[Try it]:
Your task is to repeat the entries exactly from their first line through the line with "Consider this experimental", and to stop there.

[Given records]:
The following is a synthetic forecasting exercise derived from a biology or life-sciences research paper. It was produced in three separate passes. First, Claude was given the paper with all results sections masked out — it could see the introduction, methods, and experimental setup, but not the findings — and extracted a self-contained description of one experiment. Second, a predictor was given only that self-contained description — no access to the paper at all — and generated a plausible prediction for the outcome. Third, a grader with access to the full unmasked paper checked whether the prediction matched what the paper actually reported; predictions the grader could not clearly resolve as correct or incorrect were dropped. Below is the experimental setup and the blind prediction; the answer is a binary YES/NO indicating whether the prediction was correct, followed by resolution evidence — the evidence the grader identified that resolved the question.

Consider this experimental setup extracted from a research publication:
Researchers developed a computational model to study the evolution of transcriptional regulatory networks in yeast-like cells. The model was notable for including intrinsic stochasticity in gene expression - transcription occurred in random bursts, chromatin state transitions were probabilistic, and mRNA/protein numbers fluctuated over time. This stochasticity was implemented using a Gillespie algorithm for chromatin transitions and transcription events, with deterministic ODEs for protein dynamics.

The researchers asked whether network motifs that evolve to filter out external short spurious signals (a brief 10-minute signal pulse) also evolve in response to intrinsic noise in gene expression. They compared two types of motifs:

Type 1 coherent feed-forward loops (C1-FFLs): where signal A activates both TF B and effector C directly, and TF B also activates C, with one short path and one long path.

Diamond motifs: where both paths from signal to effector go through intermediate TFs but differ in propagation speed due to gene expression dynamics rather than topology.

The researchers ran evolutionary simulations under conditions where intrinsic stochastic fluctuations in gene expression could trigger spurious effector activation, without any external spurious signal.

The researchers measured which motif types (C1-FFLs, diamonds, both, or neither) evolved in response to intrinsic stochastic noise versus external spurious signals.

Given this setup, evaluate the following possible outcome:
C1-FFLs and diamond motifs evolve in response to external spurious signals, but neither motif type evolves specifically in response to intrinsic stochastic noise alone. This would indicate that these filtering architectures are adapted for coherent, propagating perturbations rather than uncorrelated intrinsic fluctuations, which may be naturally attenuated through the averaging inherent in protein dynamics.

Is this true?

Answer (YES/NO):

[Reply to the exercise]:
The following is a synthetic forecasting exercise derived from a biology or life-sciences research paper. It was produced in three separate passes. First, Claude was given the paper with all results sections masked out — it could see the introduction, methods, and experimental setup, but not the findings — and extracted a self-contained description of one experiment. Second, a predictor was given only that self-contained description — no access to the paper at all — and generated a plausible prediction for the outcome. Third, a grader with access to the full unmasked paper checked whether the prediction matched what the paper actually reported; predictions the grader could not clearly resolve as correct or incorrect were dropped. Below is the experimental setup and the blind prediction; the answer is a binary YES/NO indicating whether the prediction was correct, followed by resolution evidence — the evidence the grader identified that resolved the question.

Consider this experimental setup extracted from a research publication:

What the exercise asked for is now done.